二十歳を迎えてから早数ヶ月、やっとカシスオレンジを卒業して、カシスウーロンの段階に突入している。
「一夜の過ち!?」
「そう、ワンナイトラブ」
真顔で横文字にするカナちゃんが可笑しくて、酔いが回り火照った顔で苦笑するしかなかった。
「別に、興味ないよ。カナちゃん、どうしたんだよ。何があった」
同じコンビニでバイトしている同い年のカナちゃん。
夕方から22時までの時間帯で働いていて、私は深夜勤務だから、顔を合わせることが多く仲が良い。

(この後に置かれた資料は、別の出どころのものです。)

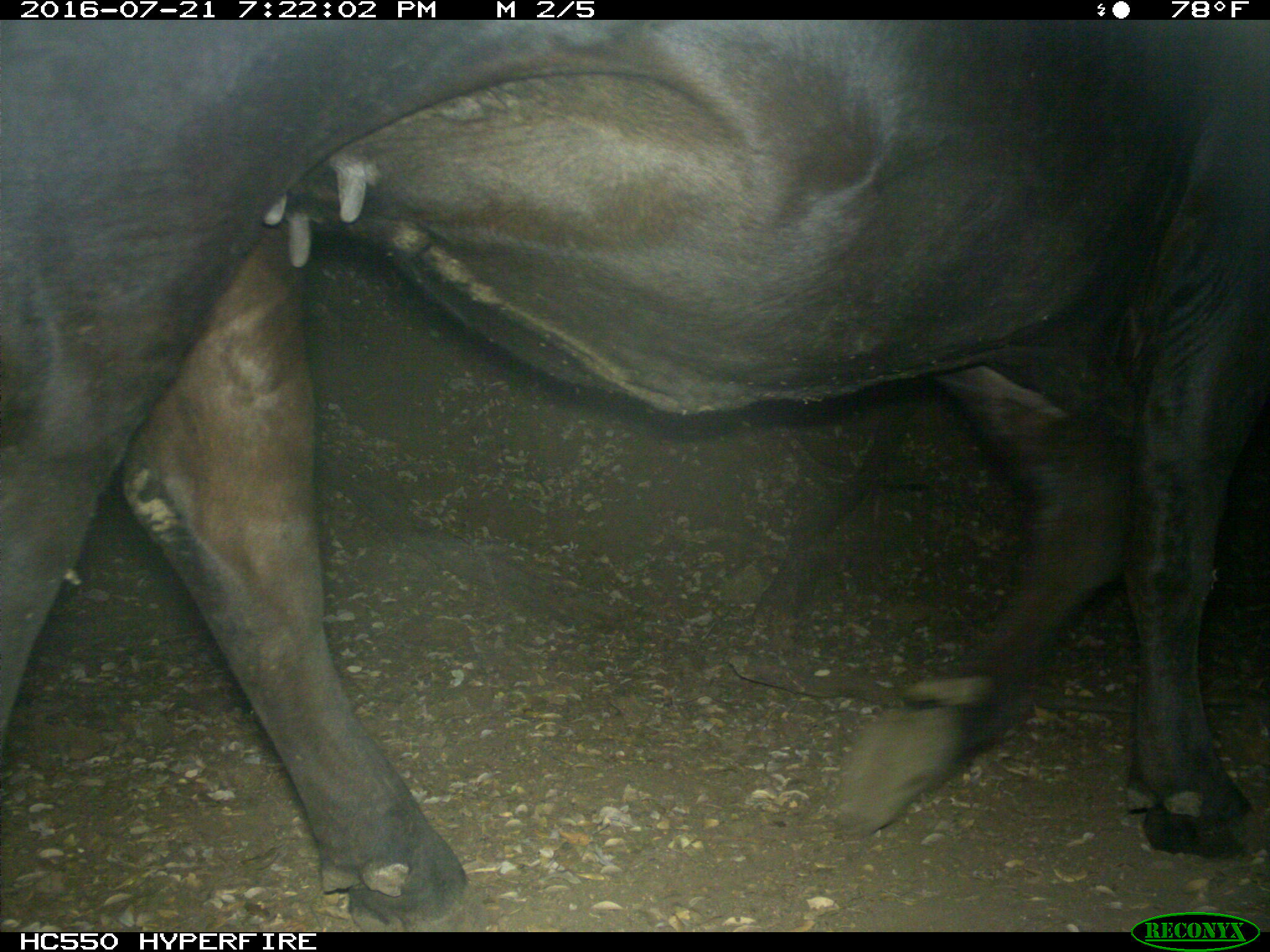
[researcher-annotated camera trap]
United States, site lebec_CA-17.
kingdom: Animalia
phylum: Chordata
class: Mammalia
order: Artiodactyla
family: Bovidae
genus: Bos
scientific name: Bos taurus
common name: domestic cow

「いやさー、同じ大学の子が、ついにやらかしたらしいんだよね」
「ワンナイトラブを?」
「うん、ワンナイトラブ」
二人とも酔っているので、ワンナイトラブを繰り返すだけで楽しかった。
「勢いでさ、合コンで知り合った相手と。だけどそっからは音沙汰ないらしい」
「ええー!なんか大人ー!」
「ねー!」
カナちゃんは生ビールをグイッと飲んで笑った。
もうビールを飲めるようになった彼女を、内心尊敬の眼差しで見ている。
「美咲は星くんとだったら一夜の過ちしてもいいの?」
今度こそカシスウーロンを噴き出す。
「ちょっと!聞こえるって!」
別のテーブルの彼を思わず一瞥する。
良かった。他の人と話に夢中で気づいていない。
同じ深夜帯でバイトしている星啓介くん。
私よりひとつ年上の大学三年生で忙しいはずなのに、ほとんど週五で働いている。
あとから入ってきたのに仕事を覚えるのが早いから、今では私の方が彼にいろいろ助けられていたりして。

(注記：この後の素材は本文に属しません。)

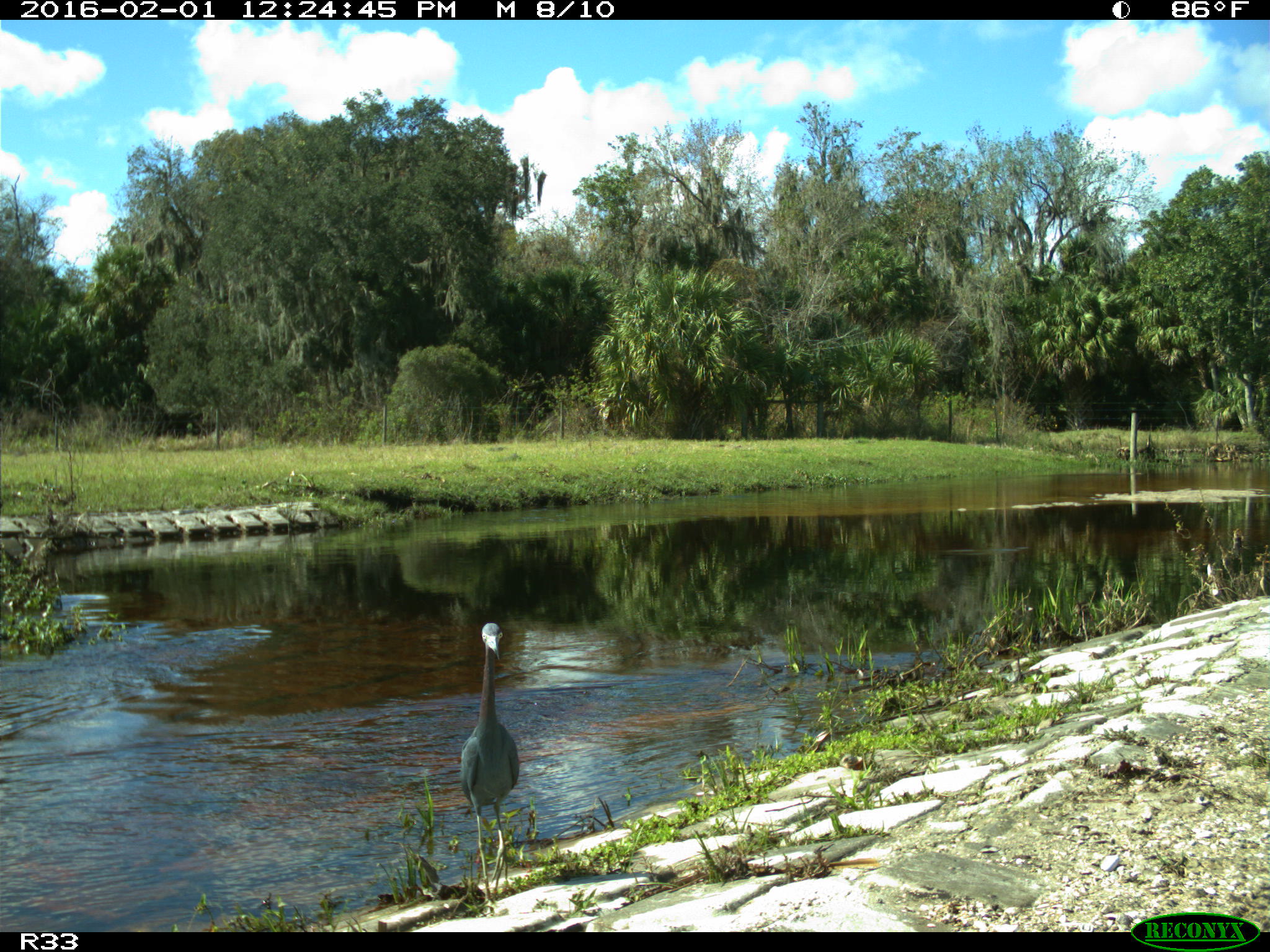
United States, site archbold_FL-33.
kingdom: Animalia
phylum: Chordata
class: Aves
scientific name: Aves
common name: birds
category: unidentified bird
Unidentified bird (birds) (Aves).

勤務中は無口だし、あまり接点はないけど、ふとした時に手を貸してくれる優しさに、密かな恋心を抱いている私。
さっきからチラチラと彼のことを見てしまっていたことが、カナちゃんにもバレていたようだ。
「……あ、そろそろ私帰らないと」
スマートフォンで時間を確認し、席を立った。
「美咲、家遠いんだもんね。帰り気をつけてよ。あ、」
カナちゃんは何か思いついたように私に耳打ちする。
「……星くんに送ってもらえば?」
「大丈夫!!」
そんな冗談に沸騰しながらも、慌てて皆に挨拶をして店をあとにする。
帰り際、一瞬だけ星くんと目が合って、どくんと心臓が高鳴った。